# Cover for 2021 beavertail mosquito 18’



## Captsammymcche (Sep 16, 2020)

I’ve already tried a black Taylor made cover and first hot rainy day it stained my upholstery. Apparently this isn’t a common thing for these covers but have to rule them out since I already have a useless one sitting under the deck.



Captsammymcche said:


> Hey y’all, anybody gotten their 2021 beavertail mosquito scanned for a custom cover or know or a shop that already has the measurements?
> 
> OR a generic cover nice enough that you’d recommend going that route? It’s 18’ with a bit less than a 6ft beam. Poling platform and hopefully will have a casting platform eventually, but get I’ll probably have to take that off for cover. Boat for reference:2021 Beavertail Mosquito


----------



## Padre (Jul 29, 2016)

I use this cover for my Mosquito. But when I bought it 2 years ago it was only $89. So yes, I have had this for 2 years and it is still going. I just got another center console offshore boat and I am about to buy another one for it. It is not a perfect fit but it covers the whole boat including the motor and poling platform. I would not drive with it. But for that price, I would buy one every year.


----------



## Padre (Jul 29, 2016)

Guess I should have attached the cover: https://www.amazon.com/gp/product/B07CG4T27S/ref=ppx_yo_dt_b_asin_title_o05_s00?ie=UTF8&psc=1


----------



## Bonesonthebrain (Jan 2, 2020)

Carver covers are nice and reasonably priced relative to a custom cover. Not sure why people get dark colored covers, a custom dark blue cover came with the used Vengeance I bought, on any sunny day with decent temperatures it is like an oven. Use white covers on both of my boats and is significantly cooler. I will only use the dark colored custom cover in the middle of the winter when temperatures will be below freezing.

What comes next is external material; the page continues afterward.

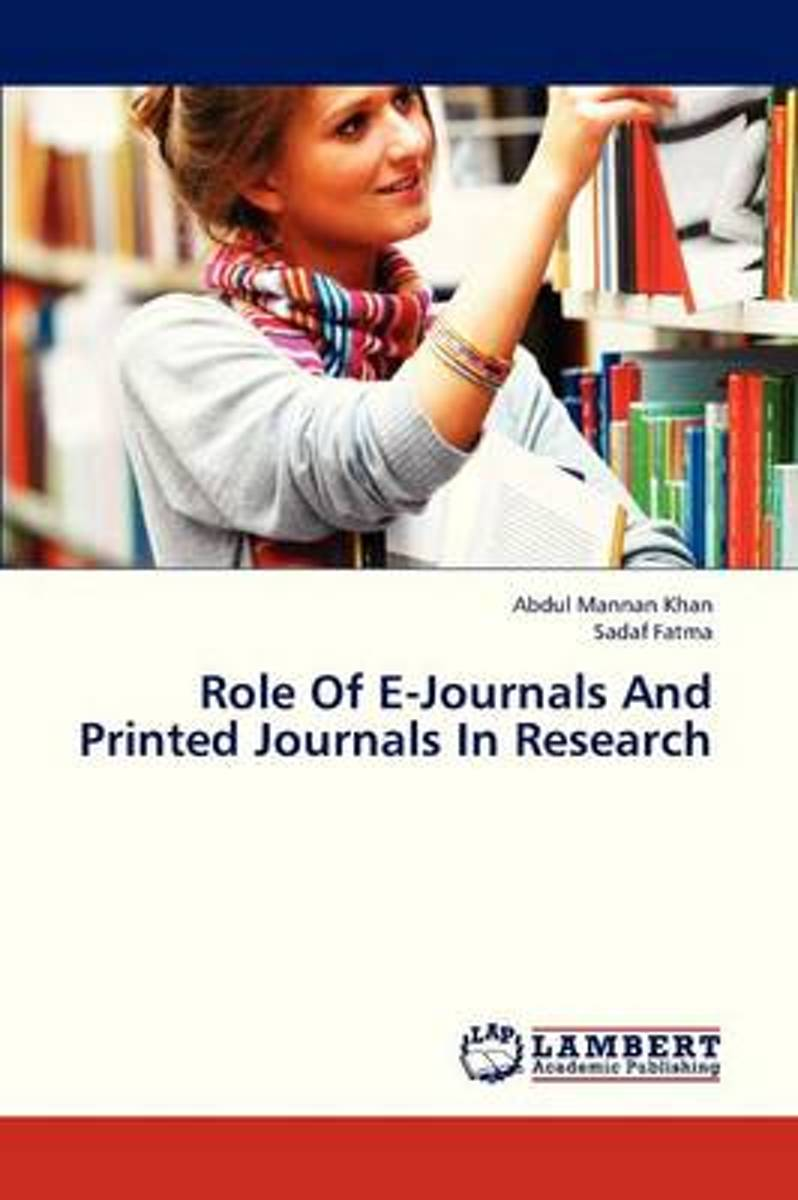 Role of E-Journals and Printed Journals in Research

The Carver I have for my Vengeance covers the poling platform, engine and casting platform, actually the casting platform helps it shed water better, no need to take if off.


----------



## TallTom (Dec 28, 2021)

Wondering about a cover also for my BT Mosquito also. Have jerry rigged one for now using schedule 40 pvc and heavy duty tarp. Looked at custom covers but big $$$. May just purchase a metal carport as a more permanent solution this spring.


----------



## Padre (Jul 29, 2016)

I have had this on my Mosquito for the last 2 years and works fine for a driveway cover. I had one on my Ankona before that. https://www.amazon.com/gp/product/B07CG4T27S/ref=ppx_yo_dt_b_asin_title_o05_s00?ie=UTF8&psc=1


----------



## Garret (Jan 27, 2018)

Padre said:


> I have had this on my Mosquito for the last 2 years and works fine for a driveway cover. I had one on my Ankona before that. https://www.amazon.com/gp/product/B07CG4T27S/ref=ppx_yo_dt_b_asin_title_o05_s00?ie=UTF8&psc=1


You got the model d for your mosquito?


----------



## Captsammymcche (Sep 16, 2020)

Garret said:


> You got the model d for your mosquito?












I ended up going with a generic cover from covers direct. My mosquito is the one on the right. Fits pretty well. No complaints.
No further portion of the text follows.